# [WHAT YOU HAVE TO DO]
Once the images are set aside, return every entry exactly.

# [WORKING DATA]
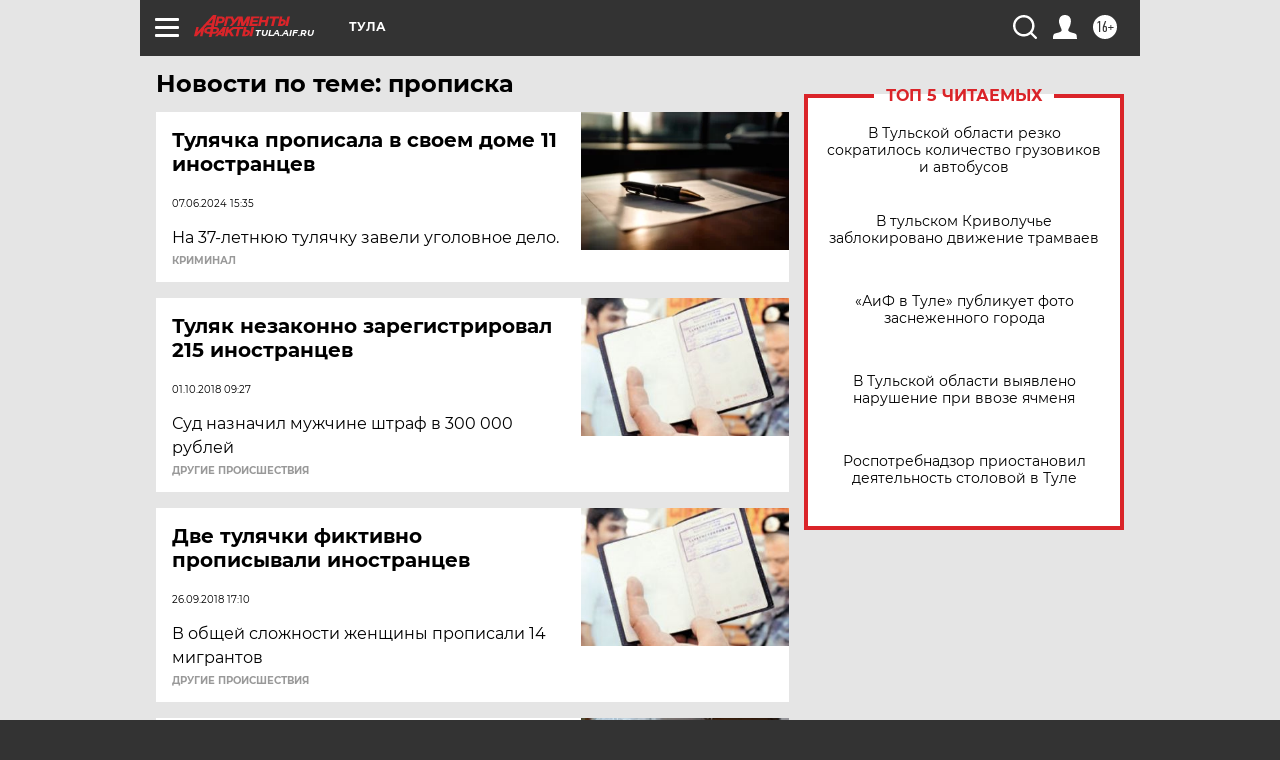

--- FILE ---
content_type: text/html
request_url: https://tns-counter.ru/nc01a**R%3Eundefined*aif_ru/ru/UTF-8/tmsec=aif_ru/334940520***
body_size: -72
content:
2869791A697CC4EBX1769784555:2869791A697CC4EBX1769784555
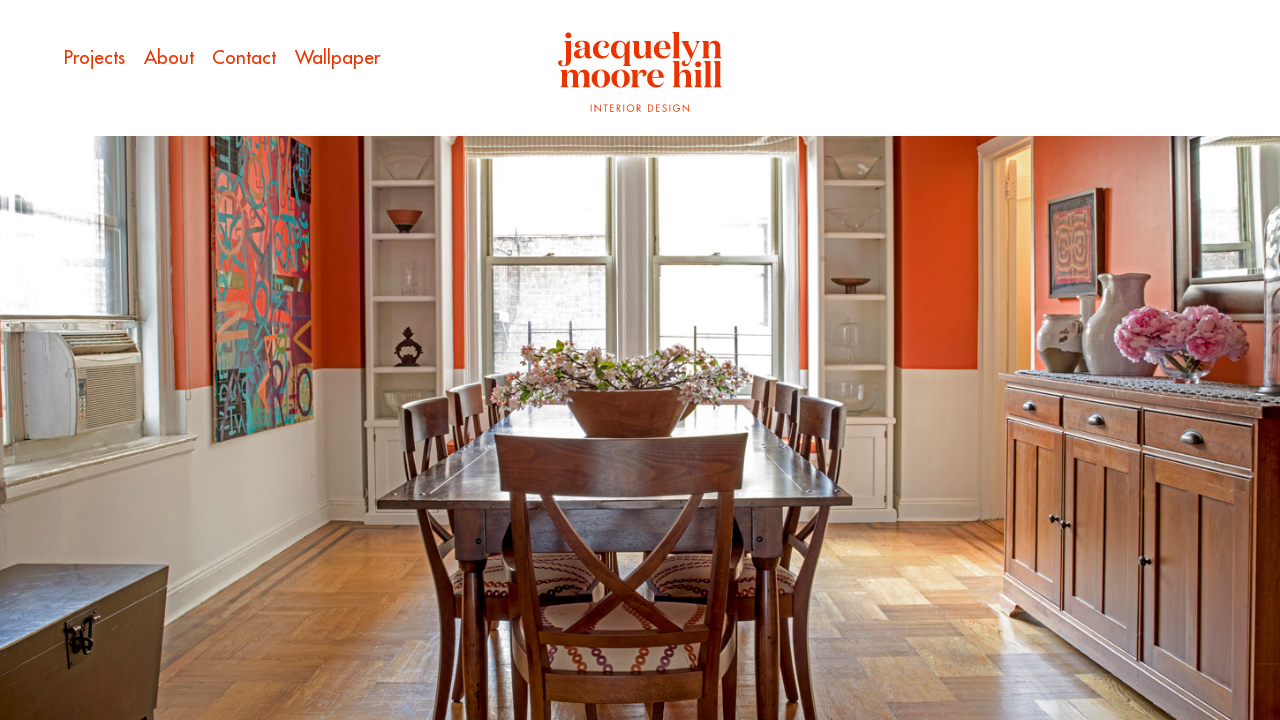

--- FILE ---
content_type: text/html
request_url: http://www.jacquelynmoorehill.com/
body_size: 1126
content:
<!DOCTYPE html>
<html>
  <head>
    <title>Jacquelyn Moore-Hill</title>
    <meta charset="utf-8">
    <meta name="viewport" content="width=device-width, initial-scale=1, user-scalable=0">
    <meta name="mobile-web-app-capable" content="yes">
    <link rel="icon" type="image/png" href="/favicon.png">
  </head>
  <body>
  	<div id="app" class="app">

  	</div>
    <script type="text/javascript" src="/bundle.js"></script>
    <script>
    !function(f,b,e,v,n,t,s){if(f.fbq)return;n=f.fbq=function(){n.callMethod?
    n.callMethod.apply(n,arguments):n.queue.push(arguments)};if(!f._fbq)f._fbq=n;
    n.push=n;n.loaded=!0;n.version='2.0';n.queue=[];t=b.createElement(e);t.async=!0;
    t.src=v;s=b.getElementsByTagName(e)[0];s.parentNode.insertBefore(t,s)}(window,
    document,'script','https://connect.facebook.net/en_US/fbevents.js');
    fbq('init', '642830505925564'); // Insert your pixel ID here.
    fbq('track', 'PageView');
    </script>
    <noscript><img height="1" width="1" style="display:none"
    src="https://www.facebook.com/tr?id=642830505925564&ev=PageView&noscript=1"
    /></noscript>
  </body>
</html>


--- FILE ---
content_type: image/svg+xml
request_url: http://www.jacquelynmoorehill.com/icons.svg
body_size: 2400
content:
<?xml version="1.0" encoding="utf-8"?>
<!-- Generator: Adobe Illustrator 15.1.0, SVG Export Plug-In . SVG Version: 6.00 Build 0)  -->
<!DOCTYPE svg PUBLIC "-//W3C//DTD SVG 1.1//EN" "http://www.w3.org/Graphics/SVG/1.1/DTD/svg11.dtd">
<svg version="1.1" id="Layer_1" xmlns="http://www.w3.org/2000/svg" xmlns:xlink="http://www.w3.org/1999/xlink" x="0px" y="0px"
	 width="100px" height="100px" viewBox="0 0 100 100" enable-background="new 0 0 100 100" xml:space="preserve">
<polyline id="right" points="1,1 33,50 1,99 "/>
<polyline id="left" points="33,99 1,50 33,1 "/>
<g id="exit">
	<line x1="1" y1="1" x2="99" y2="99"/>
	<line x1="99" y1="1" x2="1" y2="99"/>
</g>
<g id="menu">
	<line x1="1" y1="20" x2="99" y2="20"/>
	<line x1="1" y1="50" x2="99" y2="50"/>
	<line x1="1" y1="80" x2="99" y2="80"/>
</g>
<g id="logo">
	<path d="M29.318,78.387c4.392,0,6.502,3.015,6.502,7.491v9.428c0,2.841,0.257,3.531,2.194,4.608V100H27.468v-0.085
		c1.937-1.077,2.152-1.767,2.152-4.608v-9.428c0-2.411-0.646-4.391-3.186-4.391s-4.218,2.369-4.218,6.631v7.188
		c0,2.841,0.258,3.531,2.194,4.608V100H13.863v-0.085c1.938-1.077,2.153-1.767,2.153-4.608v-9.428c0-2.411-0.646-4.391-3.186-4.391
		c-2.54,0-4.219,2.369-4.219,6.631v7.188c0,2.841,0.258,3.531,2.196,4.608V100H0.258v-0.085c1.938-1.077,2.153-1.767,2.153-4.608
		V83.598c0-2.756-0.387-3.616-2.411-4.694v-0.085h8.61v5.769c0.991-3.918,3.445-6.2,7.104-6.2c3.917,0,6.113,2.412,6.458,6.2
		C23.163,80.669,25.658,78.387,29.318,78.387"/>
	<path d="M15.33,68.513c0-3.314,2.838-5.521,6.542-5.521c1.973,0,3.864,0.63,4.889,1.499c-2.127,0.551-3.627,2.208-3.627,5.125
		c0,3.312,1.578,5.361,4.732,5.361c3.862,0,5.281-3.311,5.281-9.461V27.987c0-5.044-0.708-6.62-4.415-8.593v-0.158H44.5v41.628
		c0,10.879-7.57,15.375-16.872,15.375C20.769,76.239,15.33,73.637,15.33,68.513 M38.509,0c3.942,0,6.858,2.837,6.858,6.542
		c0,3.707-2.917,6.545-6.858,6.545c-3.863,0-6.702-2.839-6.702-6.545C31.807,2.837,34.646,0,38.509,0"/>
	<path d="M62.417,95.306v-9.427c0-4.479-2.411-7.491-6.803-7.491c-3.657,0-6.414,2.281-7.491,6.198V67.753h-0.021
		c-1.002,4.044-3.115,7.341-6.178,9.717v17.836c0,2.842-0.215,3.532-2.196,4.607V100h10.591v-0.087
		c-1.979-1.075-2.196-1.765-2.196-4.607v-7.189c0-4.262,1.896-6.631,4.564-6.631c2.542,0,3.531,1.982,3.531,4.393v9.427
		c0,2.842-0.215,3.532-2.196,4.607V100h10.591v-0.087C62.632,98.838,62.417,98.148,62.417,95.306"/>
</g>
</svg>
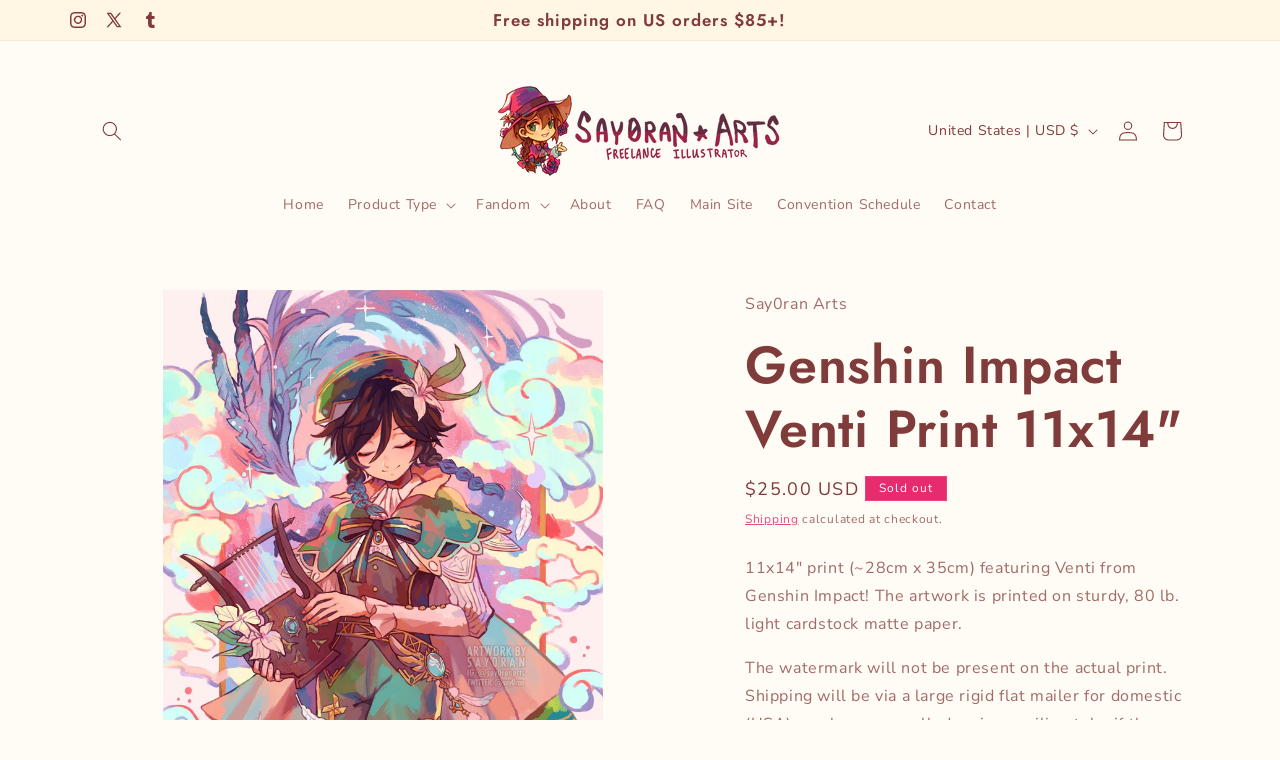

--- FILE ---
content_type: text/html; charset=UTF-8
request_url: https://setubridgeapps.com/coming-soon-product/app/src/public/get_timezone?shop=4d8c76-5.myshopify.com&store_timezone=America%2FLos_Angeles
body_size: -145
content:
{"dateTime":"2026\/01\/21 15:52:22","timezone":"America\/Los_Angeles"}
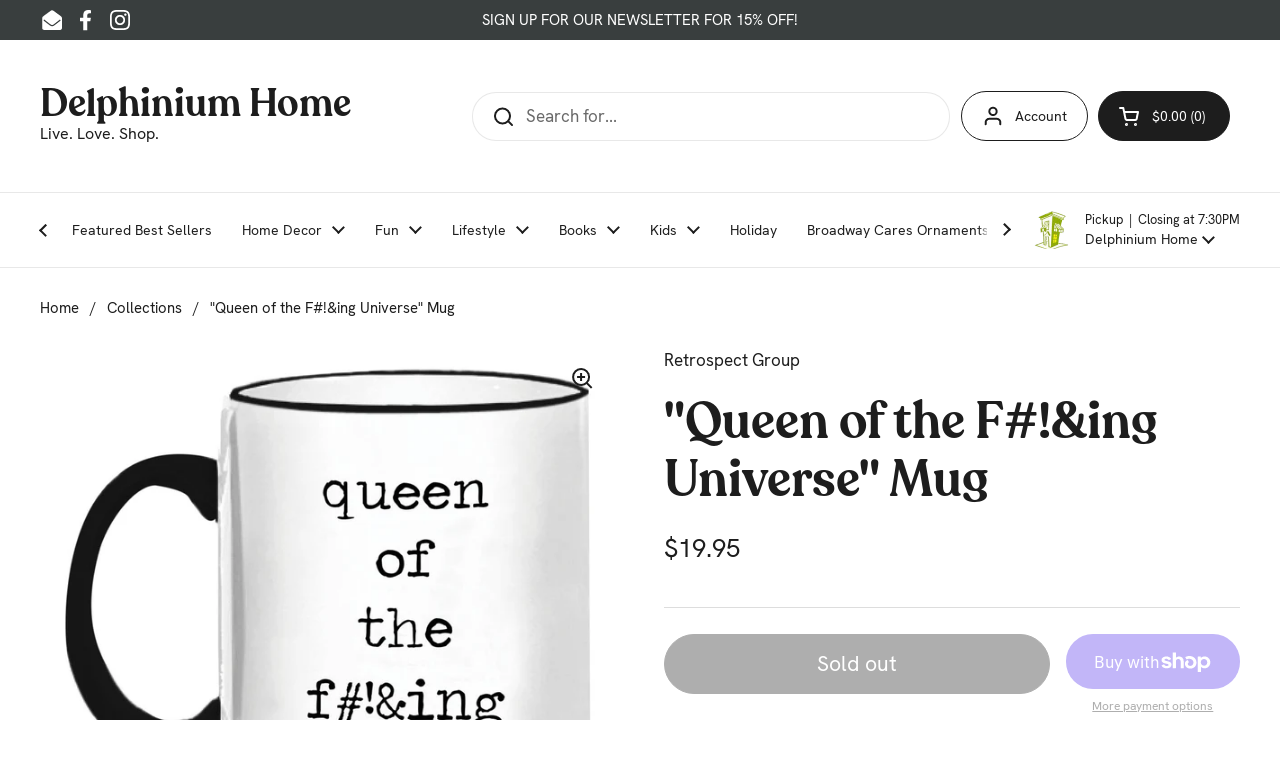

--- FILE ---
content_type: text/css
request_url: https://www.delphiniumhome.com/cdn/shop/t/5/assets/section-footer.css?v=160357972230847939661697902919
body_size: -281
content:
.main-footer{margin-top:var(--container-vertical-space);border-top:1px solid var(--color-borders-footer);background:#393e3e;color:#fff}.main-footer a{color:#fff;transition:all .1s linear}.no-touchevents .main-footer a:hover{color:#d3dcb5}.main-footer .social-icons svg *{fill:#fff;transition:all .1s linear}.no-touchevents .main-footer .social-icons a:hover svg *{fill:#d3dcb5}.main-footer .localization-form__item-text{color:var(--color-text-footer)}.main-footer .localization-form__item-symbol svg path{fill:var(--color-text-footer)}.main-footer .footer-item__menu span{display:block;margin-bottom:.3125rem}.shop-login-button{display:block}.footer-bottom>div{display:flex;justify-content:space-between}follow-on-shop-button{top:5px}@media screen and (max-width: 767px){.footer-bottom>div{flex-direction:column}.footer-bottom>div .localization-form{margin-inline-start:-.9375rem;margin-top:.625rem}}.footer-top+.footer-bottom{border-top:1px solid white}.footer-item__icons{display:flex;flex-wrap:wrap;gap:.3125rem}.footer-item__newsletter input{padding-inline-end:2.5rem}.newsletter input[type=email]{background-color:#fff}.footer-item__newsletter button[type=submit]{top:var(--gutter-small);position:absolute;width:50px;height:calc(100% - var(--gutter-small));padding-top:9px}html[dir=rtl] .footer-item__newsletter button[type=submit]{left:0}html[dir=ltr] .footer-item__newsletter button[type=submit]{right:0}.no-touchevents .footer-item__newsletter button[type=submit]:hover svg{opacity:1}.footer-item__newsletter button[type=submit] svg{width:65%;height:65%;opacity:.66;transition:all .1s linear}.footer-item__newsletter button[type=submit] svg path{stroke:var(--color-text-footer)}
/*# sourceMappingURL=/cdn/shop/t/5/assets/section-footer.css.map?v=160357972230847939661697902919 */
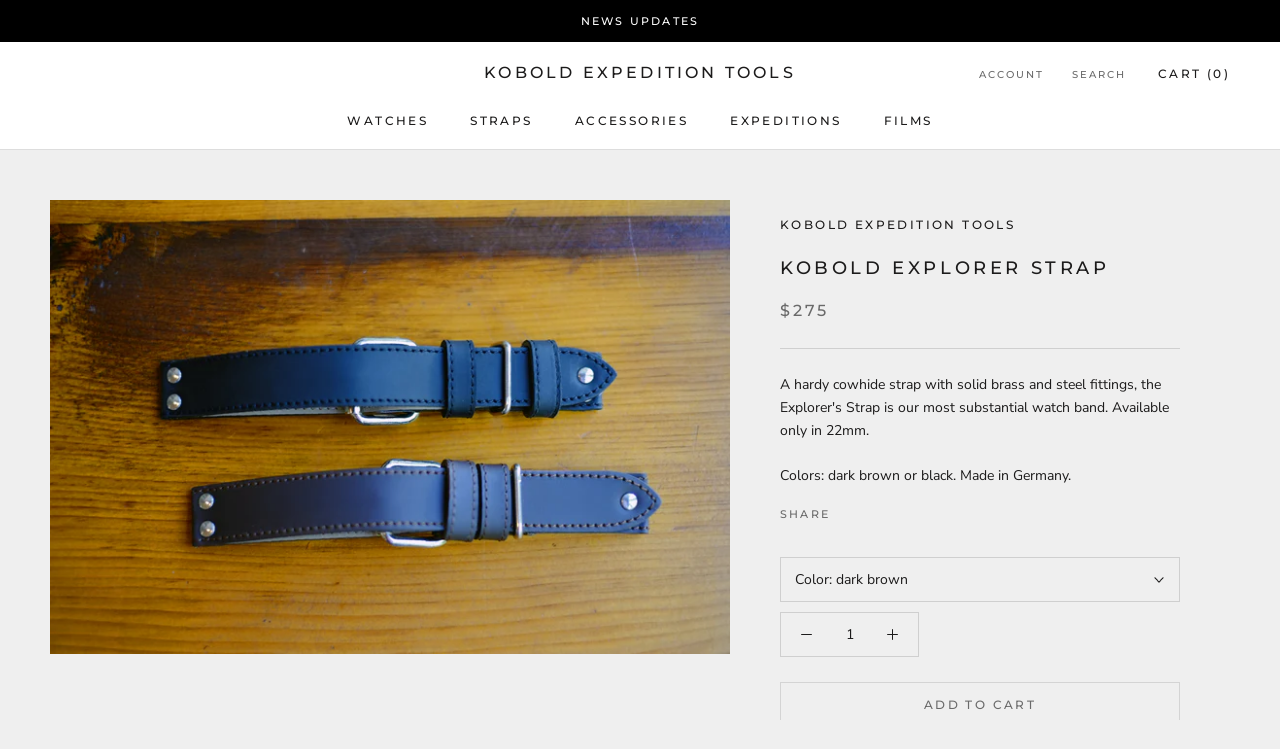

--- FILE ---
content_type: text/javascript
request_url: https://koboldwatch.com/cdn/shop/t/5/assets/custom.js?v=8814717088703906631566827219
body_size: -723
content:
//# sourceMappingURL=/cdn/shop/t/5/assets/custom.js.map?v=8814717088703906631566827219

# [RESULT OF THIS EXERCISE]
--- FILE ---
content_type: text/html
request_url: https://tns-counter.ru/nc01a**R%3Eundefined*aif_ru/ru/UTF-8/tmsec=aif_ru/334940520***
body_size: -72
content:
2869791A697CC4EBX1769784555:2869791A697CC4EBX1769784555

--- FILE ---
content_type: text/html
request_url: http://www.jacquelynmoorehill.com/
body_size: 1126
content:
<!DOCTYPE html>
<html>
  <head>
    <title>Jacquelyn Moore-Hill</title>
    <meta charset="utf-8">
    <meta name="viewport" content="width=device-width, initial-scale=1, user-scalable=0">
    <meta name="mobile-web-app-capable" content="yes">
    <link rel="icon" type="image/png" href="/favicon.png">
  </head>
  <body>
  	<div id="app" class="app">

  	</div>
    <script type="text/javascript" src="/bundle.js"></script>
    <script>
    !function(f,b,e,v,n,t,s){if(f.fbq)return;n=f.fbq=function(){n.callMethod?
    n.callMethod.apply(n,arguments):n.queue.push(arguments)};if(!f._fbq)f._fbq=n;
    n.push=n;n.loaded=!0;n.version='2.0';n.queue=[];t=b.createElement(e);t.async=!0;
    t.src=v;s=b.getElementsByTagName(e)[0];s.parentNode.insertBefore(t,s)}(window,
    document,'script','https://connect.facebook.net/en_US/fbevents.js');
    fbq('init', '642830505925564'); // Insert your pixel ID here.
    fbq('track', 'PageView');
    </script>
    <noscript><img height="1" width="1" style="display:none"
    src="https://www.facebook.com/tr?id=642830505925564&ev=PageView&noscript=1"
    /></noscript>
  </body>
</html>


--- FILE ---
content_type: image/svg+xml
request_url: http://www.jacquelynmoorehill.com/icons.svg
body_size: 2400
content:
<?xml version="1.0" encoding="utf-8"?>
<!-- Generator: Adobe Illustrator 15.1.0, SVG Export Plug-In . SVG Version: 6.00 Build 0)  -->
<!DOCTYPE svg PUBLIC "-//W3C//DTD SVG 1.1//EN" "http://www.w3.org/Graphics/SVG/1.1/DTD/svg11.dtd">
<svg version="1.1" id="Layer_1" xmlns="http://www.w3.org/2000/svg" xmlns:xlink="http://www.w3.org/1999/xlink" x="0px" y="0px"
	 width="100px" height="100px" viewBox="0 0 100 100" enable-background="new 0 0 100 100" xml:space="preserve">
<polyline id="right" points="1,1 33,50 1,99 "/>
<polyline id="left" points="33,99 1,50 33,1 "/>
<g id="exit">
	<line x1="1" y1="1" x2="99" y2="99"/>
	<line x1="99" y1="1" x2="1" y2="99"/>
</g>
<g id="menu">
	<line x1="1" y1="20" x2="99" y2="20"/>
	<line x1="1" y1="50" x2="99" y2="50"/>
	<line x1="1" y1="80" x2="99" y2="80"/>
</g>
<g id="logo">
	<path d="M29.318,78.387c4.392,0,6.502,3.015,6.502,7.491v9.428c0,2.841,0.257,3.531,2.194,4.608V100H27.468v-0.085
		c1.937-1.077,2.152-1.767,2.152-4.608v-9.428c0-2.411-0.646-4.391-3.186-4.391s-4.218,2.369-4.218,6.631v7.188
		c0,2.841,0.258,3.531,2.194,4.608V100H13.863v-0.085c1.938-1.077,2.153-1.767,2.153-4.608v-9.428c0-2.411-0.646-4.391-3.186-4.391
		c-2.54,0-4.219,2.369-4.219,6.631v7.188c0,2.841,0.258,3.531,2.196,4.608V100H0.258v-0.085c1.938-1.077,2.153-1.767,2.153-4.608
		V83.598c0-2.756-0.387-3.616-2.411-4.694v-0.085h8.61v5.769c0.991-3.918,3.445-6.2,7.104-6.2c3.917,0,6.113,2.412,6.458,6.2
		C23.163,80.669,25.658,78.387,29.318,78.387"/>
	<path d="M15.33,68.513c0-3.314,2.838-5.521,6.542-5.521c1.973,0,3.864,0.63,4.889,1.499c-2.127,0.551-3.627,2.208-3.627,5.125
		c0,3.312,1.578,5.361,4.732,5.361c3.862,0,5.281-3.311,5.281-9.461V27.987c0-5.044-0.708-6.62-4.415-8.593v-0.158H44.5v41.628
		c0,10.879-7.57,15.375-16.872,15.375C20.769,76.239,15.33,73.637,15.33,68.513 M38.509,0c3.942,0,6.858,2.837,6.858,6.542
		c0,3.707-2.917,6.545-6.858,6.545c-3.863,0-6.702-2.839-6.702-6.545C31.807,2.837,34.646,0,38.509,0"/>
	<path d="M62.417,95.306v-9.427c0-4.479-2.411-7.491-6.803-7.491c-3.657,0-6.414,2.281-7.491,6.198V67.753h-0.021
		c-1.002,4.044-3.115,7.341-6.178,9.717v17.836c0,2.842-0.215,3.532-2.196,4.607V100h10.591v-0.087
		c-1.979-1.075-2.196-1.765-2.196-4.607v-7.189c0-4.262,1.896-6.631,4.564-6.631c2.542,0,3.531,1.982,3.531,4.393v9.427
		c0,2.842-0.215,3.532-2.196,4.607V100h10.591v-0.087C62.632,98.838,62.417,98.148,62.417,95.306"/>
</g>
</svg>

--- FILE ---
content_type: text/html; charset=UTF-8
request_url: https://setubridgeapps.com/coming-soon-product/app/src/public/get_timezone?shop=4d8c76-5.myshopify.com&store_timezone=America%2FLos_Angeles
body_size: -145
content:
{"dateTime":"2026\/01\/21 15:52:22","timezone":"America\/Los_Angeles"}

--- FILE ---
content_type: text/css
request_url: https://www.delphiniumhome.com/cdn/shop/t/5/assets/section-footer.css?v=160357972230847939661697902919
body_size: -281
content:
.main-footer{margin-top:var(--container-vertical-space);border-top:1px solid var(--color-borders-footer);background:#393e3e;color:#fff}.main-footer a{color:#fff;transition:all .1s linear}.no-touchevents .main-footer a:hover{color:#d3dcb5}.main-footer .social-icons svg *{fill:#fff;transition:all .1s linear}.no-touchevents .main-footer .social-icons a:hover svg *{fill:#d3dcb5}.main-footer .localization-form__item-text{color:var(--color-text-footer)}.main-footer .localization-form__item-symbol svg path{fill:var(--color-text-footer)}.main-footer .footer-item__menu span{display:block;margin-bottom:.3125rem}.shop-login-button{display:block}.footer-bottom>div{display:flex;justify-content:space-between}follow-on-shop-button{top:5px}@media screen and (max-width: 767px){.footer-bottom>div{flex-direction:column}.footer-bottom>div .localization-form{margin-inline-start:-.9375rem;margin-top:.625rem}}.footer-top+.footer-bottom{border-top:1px solid white}.footer-item__icons{display:flex;flex-wrap:wrap;gap:.3125rem}.footer-item__newsletter input{padding-inline-end:2.5rem}.newsletter input[type=email]{background-color:#fff}.footer-item__newsletter button[type=submit]{top:var(--gutter-small);position:absolute;width:50px;height:calc(100% - var(--gutter-small));padding-top:9px}html[dir=rtl] .footer-item__newsletter button[type=submit]{left:0}html[dir=ltr] .footer-item__newsletter button[type=submit]{right:0}.no-touchevents .footer-item__newsletter button[type=submit]:hover svg{opacity:1}.footer-item__newsletter button[type=submit] svg{width:65%;height:65%;opacity:.66;transition:all .1s linear}.footer-item__newsletter button[type=submit] svg path{stroke:var(--color-text-footer)}
/*# sourceMappingURL=/cdn/shop/t/5/assets/section-footer.css.map?v=160357972230847939661697902919 */

--- FILE ---
content_type: text/javascript
request_url: https://koboldwatch.com/cdn/shop/t/5/assets/custom.js?v=8814717088703906631566827219
body_size: -723
content:
//# sourceMappingURL=/cdn/shop/t/5/assets/custom.js.map?v=8814717088703906631566827219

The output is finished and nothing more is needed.